The circadian cycle is so important to functioning that your memory may depend on it. Animals whose circadian rhythms were eliminated by changing periods of light and dark had trouble remembering objects they had encountered only 20 minutes before. When they were treated with a compound that blocks the neurotransmitter GABA, learning returned, independent of sleep. Dampening GABA may open a whole new route to reversing memory loss with age.
While we may not even be aware of our moods, our behavior reflects the fact that our emotions have their own intrinsic cycle throughout the day. Actions that indicate positive emotions, such as laughing and socializing, follow a wave-like pattern that peaks about 10 to 12 hours after waking up.

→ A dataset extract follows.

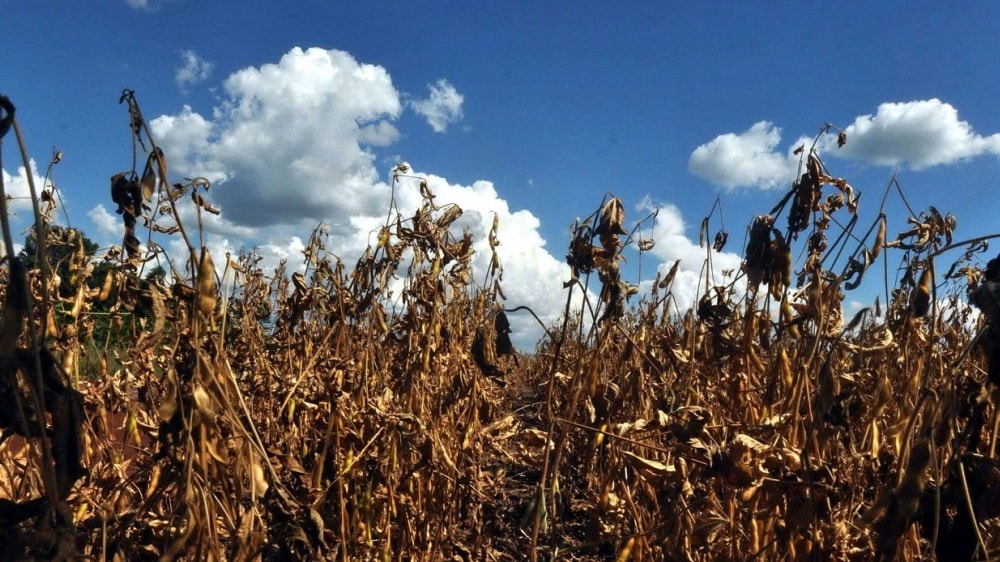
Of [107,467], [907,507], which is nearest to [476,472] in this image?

An internal food clock can override the primary body clock, which is tuned to periods of light and dark. This is important for survival because sometimes food is available only while animals are asleep. Researchers suggest you may be able to snap quickly into a new time zone and avoid jet lag by fasting for 16 hours before an arrival feast.
Rooting for your favorite team? How well they do may depend on their circadian advantage. Major league baseball teams that are more acclimated to a time zone win more often. It takes about a day to get used to a new time zone for every zone crossed, research says.
Disrupted sleep schedules make people feel groggy and irritable. More serious side effects could include cardiovascular and kidney disease, researchers found while studying hamsters. Shift workers should try to maintain schedules for at least a month at a time, rather than more frequently switching between night and day, to give their bodies time for adjustment.